_주어진 지시 1_. 본문의 Dockerfile 예시에서 #으로 시작하는 주석 줄을 빠짐없이 적어 주세요.
_주어진 지시 2_.
본문을 읽고 다음 물음에 각각 짧게 답하라.
(a) Vertex AI가 초기 설정을 처리하려고 유지하는 것은 무엇인가?
(b) TensorFlow 2.13 이상은 어떤 Python 버전을 지원하는가?
(c) Dockerfile 예시에서 WORKDIR로 지정된 경로는 무엇인가?

_본문 구간_.
•••

TPU Pod에서 tensorflow를 학습시키려면 학습 컨테이너에 추가 설정이 필요합니다. Vertex AI는 초기 설정을 처리하는 기본 Docker 이미지를 유지합니다.

이미지 URI	Python 버전 및 TPU 버전
`us-docker.pkg.dev/vertex-ai/training/tf-tpu-pod-base-cp38:latest` `europe-docker.pkg.dev/vertex-ai/training/tf-tpu-pod-base-cp38:latest` `asia-docker.pkg.dev/vertex-ai/training/tf-tpu-pod-base-cp38:latest`	3.8
`us-docker.pkg.dev/vertex-ai/training/tf-tpu.2-15-pod-base-cp310:latest` `europe-docker.pkg.dev/vertex-ai/training/tf-tpu.2-15-pod-base-cp310:latest` `asia-docker.pkg.dev/vertex-ai/training/tf-tpu.2-15-pod-base-cp310:latest`	3.10

커스텀 컨테이너를 빌드하는 단계는 다음과 같습니다.

선택한 Python 버전의 기본 이미지를 선택합니다. TensorFlow 2.12 이하를 위한 TPU TensorFlow 휠은 Python 3.8을 지원합니다. TensorFlow 2.13 이상은 Python 3.10 이상을 지원합니다. 특정 TensorFlow 휠의 경우에는 Cloud TPU 구성을 참조하세요.
트레이너 코드 및 시작 명령어로 이미지를 확장합니다.

# Specifies base image and tag
FROM us-docker.pkg.dev/vertex-ai/training/tf-tpu-pod-base-cp38:latest
WORKDIR /root

# Download and install `tensorflow`.
RUN pip install http://storage.googleapis.com/cloud-tpu-tpuvm-artifacts/tensorflow/tf-2.12.0/tensorflow-2.12.0-cp38-cp38-linux_x86_64.whl

# Download and install `libtpu`.

•••

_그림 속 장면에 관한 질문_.
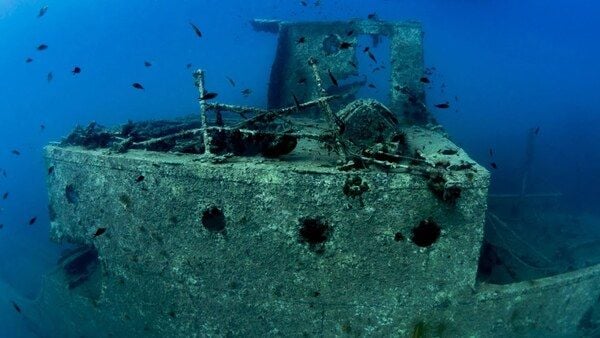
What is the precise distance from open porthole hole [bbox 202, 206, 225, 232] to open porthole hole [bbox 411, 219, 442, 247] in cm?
233

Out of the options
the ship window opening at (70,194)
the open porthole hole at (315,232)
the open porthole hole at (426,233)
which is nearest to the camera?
the open porthole hole at (426,233)

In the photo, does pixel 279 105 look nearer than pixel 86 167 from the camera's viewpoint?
No

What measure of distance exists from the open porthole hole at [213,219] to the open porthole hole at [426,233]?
2.33m

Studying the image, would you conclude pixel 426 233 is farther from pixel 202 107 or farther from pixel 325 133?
pixel 202 107

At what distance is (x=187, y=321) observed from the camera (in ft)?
17.4

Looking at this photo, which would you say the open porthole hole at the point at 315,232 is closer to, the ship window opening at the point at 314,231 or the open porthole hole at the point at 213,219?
the ship window opening at the point at 314,231

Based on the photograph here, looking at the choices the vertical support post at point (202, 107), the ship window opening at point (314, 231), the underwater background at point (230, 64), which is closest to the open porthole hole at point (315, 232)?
the ship window opening at point (314, 231)

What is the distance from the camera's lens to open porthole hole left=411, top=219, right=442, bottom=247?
14.4ft

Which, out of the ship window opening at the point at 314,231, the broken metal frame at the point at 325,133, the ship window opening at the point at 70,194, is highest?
the broken metal frame at the point at 325,133

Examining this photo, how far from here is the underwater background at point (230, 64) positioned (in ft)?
167

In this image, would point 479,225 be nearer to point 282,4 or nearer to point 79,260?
point 79,260

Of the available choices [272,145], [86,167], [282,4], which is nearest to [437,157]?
[272,145]

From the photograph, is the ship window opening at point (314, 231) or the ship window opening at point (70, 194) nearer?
the ship window opening at point (314, 231)

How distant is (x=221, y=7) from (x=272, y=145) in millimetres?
174920
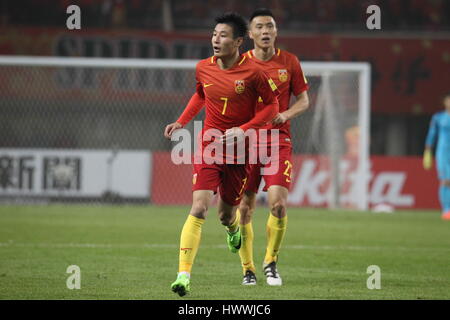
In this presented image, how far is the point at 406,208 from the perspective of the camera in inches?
814

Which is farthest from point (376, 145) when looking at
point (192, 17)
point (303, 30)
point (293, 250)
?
point (293, 250)

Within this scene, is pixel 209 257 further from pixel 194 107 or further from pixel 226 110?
pixel 226 110

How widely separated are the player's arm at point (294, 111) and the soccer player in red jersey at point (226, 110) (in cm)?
8

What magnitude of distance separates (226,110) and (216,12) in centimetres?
1840

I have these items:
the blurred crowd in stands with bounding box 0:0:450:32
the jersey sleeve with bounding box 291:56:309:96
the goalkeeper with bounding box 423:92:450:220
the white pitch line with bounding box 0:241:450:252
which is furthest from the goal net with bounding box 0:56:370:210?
the jersey sleeve with bounding box 291:56:309:96

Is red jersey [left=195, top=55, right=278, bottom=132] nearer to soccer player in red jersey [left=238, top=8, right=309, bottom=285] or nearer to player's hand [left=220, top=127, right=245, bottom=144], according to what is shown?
player's hand [left=220, top=127, right=245, bottom=144]

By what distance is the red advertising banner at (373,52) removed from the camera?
2277 cm

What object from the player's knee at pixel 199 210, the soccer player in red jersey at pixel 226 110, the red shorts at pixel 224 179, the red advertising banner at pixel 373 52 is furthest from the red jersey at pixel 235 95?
the red advertising banner at pixel 373 52

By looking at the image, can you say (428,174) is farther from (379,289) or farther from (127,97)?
(379,289)

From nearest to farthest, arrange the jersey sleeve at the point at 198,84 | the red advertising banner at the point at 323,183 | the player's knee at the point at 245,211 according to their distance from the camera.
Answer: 1. the jersey sleeve at the point at 198,84
2. the player's knee at the point at 245,211
3. the red advertising banner at the point at 323,183

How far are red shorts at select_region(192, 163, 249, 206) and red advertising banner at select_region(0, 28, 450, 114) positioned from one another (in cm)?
1574

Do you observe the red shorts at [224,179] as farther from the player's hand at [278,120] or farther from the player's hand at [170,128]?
the player's hand at [278,120]

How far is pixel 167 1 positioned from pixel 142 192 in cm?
688

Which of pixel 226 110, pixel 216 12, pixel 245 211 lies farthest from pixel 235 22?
pixel 216 12
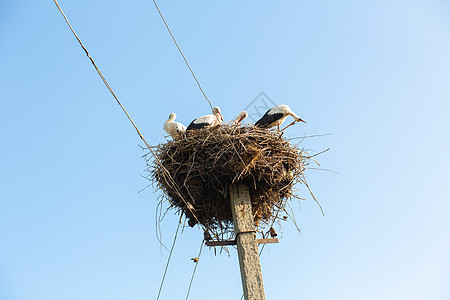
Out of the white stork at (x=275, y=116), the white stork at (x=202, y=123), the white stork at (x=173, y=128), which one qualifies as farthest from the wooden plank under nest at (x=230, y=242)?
the white stork at (x=275, y=116)

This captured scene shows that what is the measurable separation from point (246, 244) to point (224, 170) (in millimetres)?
913

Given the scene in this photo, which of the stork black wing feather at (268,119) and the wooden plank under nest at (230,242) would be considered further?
the stork black wing feather at (268,119)

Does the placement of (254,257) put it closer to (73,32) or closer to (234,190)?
(234,190)

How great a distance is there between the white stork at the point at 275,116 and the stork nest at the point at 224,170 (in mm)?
1238

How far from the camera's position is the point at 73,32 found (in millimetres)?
3443

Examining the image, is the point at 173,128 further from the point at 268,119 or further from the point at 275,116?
the point at 275,116

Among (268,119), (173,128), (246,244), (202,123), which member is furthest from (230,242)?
(268,119)

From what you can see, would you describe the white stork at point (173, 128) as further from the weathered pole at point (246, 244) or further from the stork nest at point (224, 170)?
the weathered pole at point (246, 244)

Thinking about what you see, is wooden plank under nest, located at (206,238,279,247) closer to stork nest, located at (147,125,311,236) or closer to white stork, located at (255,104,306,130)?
stork nest, located at (147,125,311,236)

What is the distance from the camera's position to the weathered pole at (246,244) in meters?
4.28

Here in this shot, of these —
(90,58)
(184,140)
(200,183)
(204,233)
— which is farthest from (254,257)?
(90,58)

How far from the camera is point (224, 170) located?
5.08 m

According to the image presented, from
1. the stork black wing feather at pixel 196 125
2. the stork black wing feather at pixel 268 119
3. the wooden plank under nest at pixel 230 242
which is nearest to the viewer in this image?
the wooden plank under nest at pixel 230 242

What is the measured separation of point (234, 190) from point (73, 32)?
2.51m
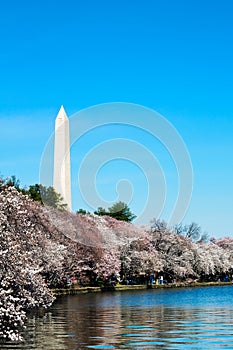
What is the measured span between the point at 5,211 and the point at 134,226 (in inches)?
2353

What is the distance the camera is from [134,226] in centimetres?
9438

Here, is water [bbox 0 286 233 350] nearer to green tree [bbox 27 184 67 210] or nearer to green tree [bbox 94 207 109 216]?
green tree [bbox 27 184 67 210]

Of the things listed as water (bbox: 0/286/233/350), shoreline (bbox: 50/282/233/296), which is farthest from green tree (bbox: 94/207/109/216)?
water (bbox: 0/286/233/350)

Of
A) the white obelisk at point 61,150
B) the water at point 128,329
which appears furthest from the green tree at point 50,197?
the water at point 128,329

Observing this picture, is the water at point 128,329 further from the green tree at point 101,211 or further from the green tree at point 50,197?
the green tree at point 101,211

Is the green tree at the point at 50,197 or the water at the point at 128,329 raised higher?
the green tree at the point at 50,197

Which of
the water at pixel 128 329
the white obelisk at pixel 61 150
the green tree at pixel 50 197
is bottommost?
the water at pixel 128 329

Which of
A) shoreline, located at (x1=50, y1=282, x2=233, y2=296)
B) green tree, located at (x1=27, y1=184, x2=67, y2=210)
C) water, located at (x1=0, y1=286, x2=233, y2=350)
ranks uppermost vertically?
green tree, located at (x1=27, y1=184, x2=67, y2=210)

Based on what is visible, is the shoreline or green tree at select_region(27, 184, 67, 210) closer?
the shoreline

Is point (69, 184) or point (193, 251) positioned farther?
point (193, 251)

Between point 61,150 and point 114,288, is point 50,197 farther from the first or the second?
point 114,288

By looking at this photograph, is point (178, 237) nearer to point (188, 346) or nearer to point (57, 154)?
point (57, 154)

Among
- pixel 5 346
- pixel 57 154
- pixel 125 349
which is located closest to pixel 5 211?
pixel 5 346

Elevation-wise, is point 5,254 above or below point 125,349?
above
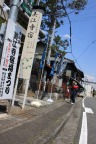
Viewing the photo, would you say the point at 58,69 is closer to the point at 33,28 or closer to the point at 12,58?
the point at 33,28

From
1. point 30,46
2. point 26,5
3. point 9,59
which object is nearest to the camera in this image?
point 9,59

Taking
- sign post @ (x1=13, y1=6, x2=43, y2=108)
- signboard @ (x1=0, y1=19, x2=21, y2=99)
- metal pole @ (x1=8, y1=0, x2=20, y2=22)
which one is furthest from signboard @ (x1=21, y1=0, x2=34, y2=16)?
signboard @ (x1=0, y1=19, x2=21, y2=99)

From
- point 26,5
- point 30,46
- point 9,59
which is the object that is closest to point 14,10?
point 26,5

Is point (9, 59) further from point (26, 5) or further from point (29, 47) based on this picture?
point (29, 47)

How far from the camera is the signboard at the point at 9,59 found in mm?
9070

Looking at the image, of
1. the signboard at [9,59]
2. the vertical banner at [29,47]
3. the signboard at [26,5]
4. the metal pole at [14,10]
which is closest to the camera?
the signboard at [9,59]

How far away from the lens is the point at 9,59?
30.4 ft

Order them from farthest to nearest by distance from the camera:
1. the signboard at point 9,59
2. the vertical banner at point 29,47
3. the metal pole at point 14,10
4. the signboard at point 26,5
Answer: the vertical banner at point 29,47, the signboard at point 26,5, the metal pole at point 14,10, the signboard at point 9,59

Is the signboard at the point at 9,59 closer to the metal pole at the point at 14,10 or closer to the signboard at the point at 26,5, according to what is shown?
the metal pole at the point at 14,10

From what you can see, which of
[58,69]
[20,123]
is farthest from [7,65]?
[58,69]

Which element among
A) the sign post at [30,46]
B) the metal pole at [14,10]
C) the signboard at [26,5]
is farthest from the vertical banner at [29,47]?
the metal pole at [14,10]

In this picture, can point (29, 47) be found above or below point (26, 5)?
below

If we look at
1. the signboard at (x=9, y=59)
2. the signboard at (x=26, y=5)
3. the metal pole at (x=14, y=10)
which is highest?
the signboard at (x=26, y=5)

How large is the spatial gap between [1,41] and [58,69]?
15974 millimetres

•••

_정답 1_.
# Specifies base image and tag
# Download and install `tensorflow`.
# Download and install `libtpu`.

_정답 2_.
(a) 기본 Docker 이미지
(b) Python 3.10 이상
(c) /root